The police autopsy had been a whitewash, literally and figuratively.

‘Frank died from a fall at the single-story police station at the threshold of the building. Milton Obwame had accidently fallen on top of him.’

Senior police militia flew in to investigate. They were old comrades of Milton Obwame. He collected them in a police jeep from the airport, cooked them a barbecue and then they settled down to discuss what had happened, over a few beers.

The Director of Public Prosecution, who had the same surname as Milton Obwame, decided no charges would be laid against the officer but Zimbabwe Police had taken up a collection to support him if they had.

The white farmer community were grief-stricken and outraged.

This had happened too many times before.

Armed only with sticks, stones and gardening tools, the farmers converged on the local ZANU-PF police militia station and barracks, which caught fire. No one was injured.

The next day, crack troops were sent from Bulawayo, clad in black from top to toe and with balaclavas concealing their faces – except for their eyes. They landed in helicopters, brandishing Kalashnikov automatic rifles and held up the white settlers in house-to-house raids, even pointing the barrels of their weapons at small children.

Ultimately, the State yielded to pressure and Sgt Obwame was put on trial but was acquitted after a lame prosecution.

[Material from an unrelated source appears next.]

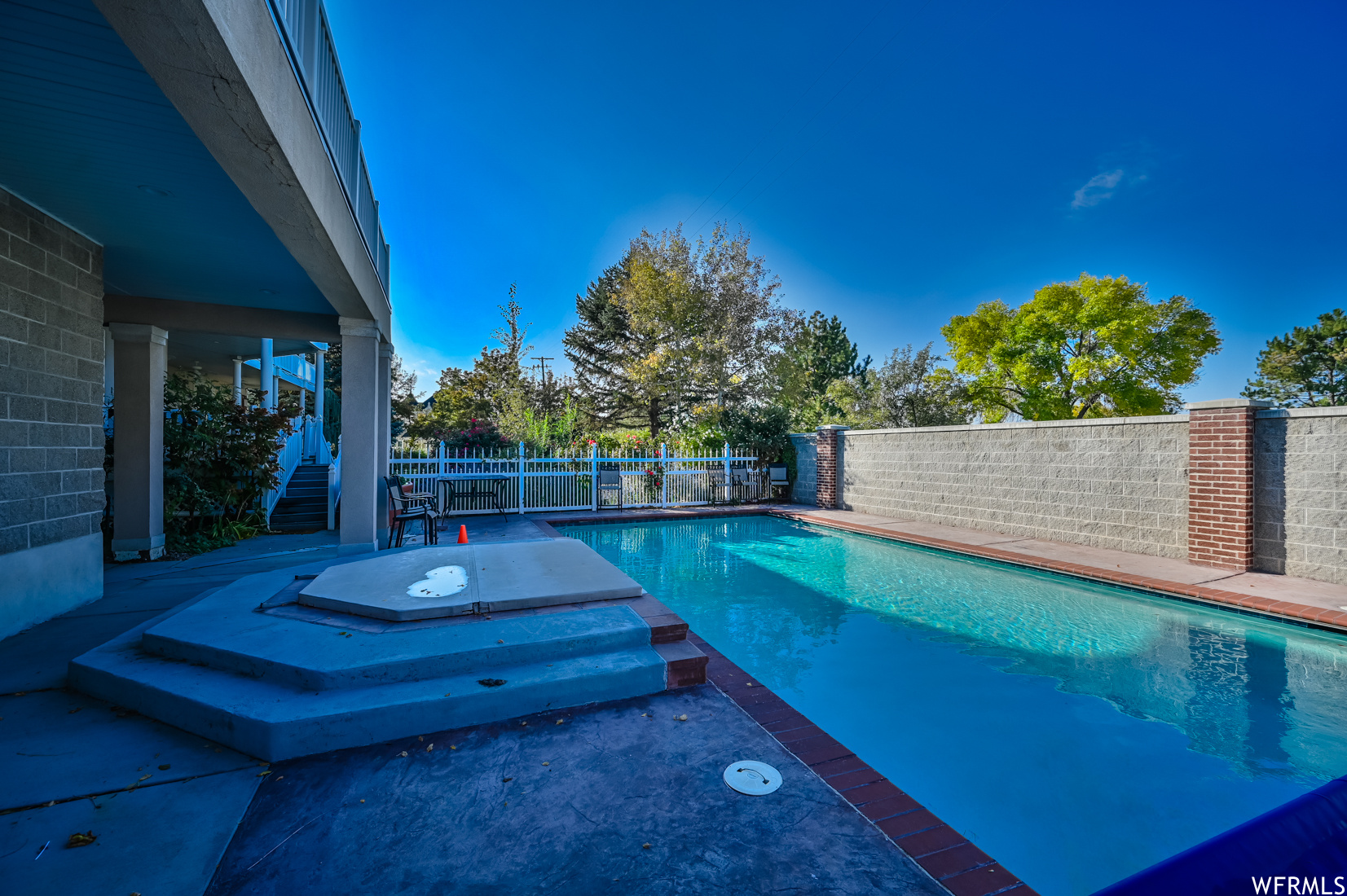 Salt Lake City, Utah 84123, United States, 10 Bedrooms Bedrooms, ,7 BathroomsBathrooms,Residential,Pending,228629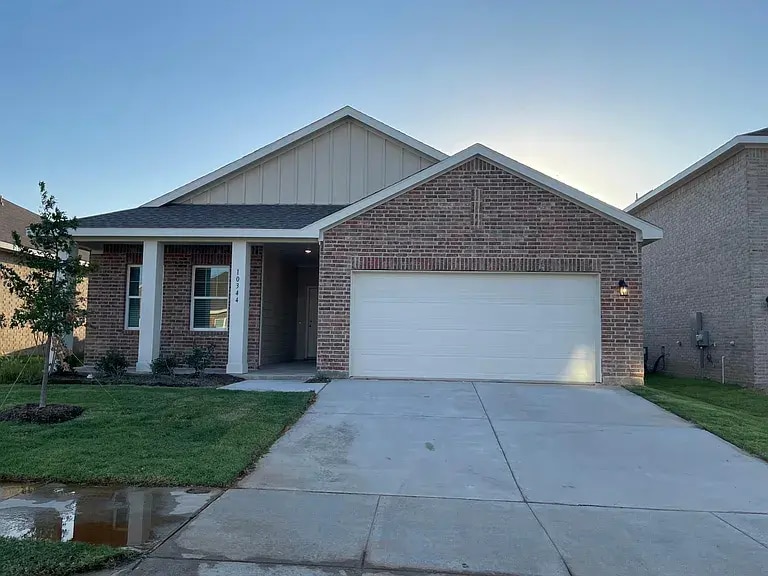 10344 Rosegreen Ln in Crowley, TX - Foto de edificio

White farmers who had protested Harris’ fate finished up in jail, and in some cases women were separated from their small children to serve sentences over Christmas, their infants fostered out to other families.

Does this sound familiar?

This did not happen in Zimbabwe, but something very similar did happen in Queensland under Peter Beattie’s Labor Government in November 2004.

Events much like those described above occurred on Palm Island, seventy kilometres away from the prosperous coastal town of Townsville, a launching pad for the Whitsundays – and in Brisbane.

It sounds worse when it happens to white people. .

Is that what you were thinking?

It was not a Zimbabwean but a local resident of Palm Island who died in police custody, and the officer charged was not black but white Senior Sergeant Chris Hurley.

The remains of the Palm Island police station which was burnt down during civil unrest in 2004.

Some 14 years after the events, the people of Palm Island settled their claims with the Queensland Government for $30 million in a settlement approved by the the Federal Court.

Now those same people have been the subject of media reports that they have spent the money unwisely.

Crowds of people gather during civil unrest on Palm Island in 2004 following the death in police custody of local man Cameron Doomadgee.

Do not begrudge them their compensation, or the apology which they belatedly received from the Queensland Police Commissioner.

They deserved the compensation for the suffering which they sustained during that wicked episode in November 2004.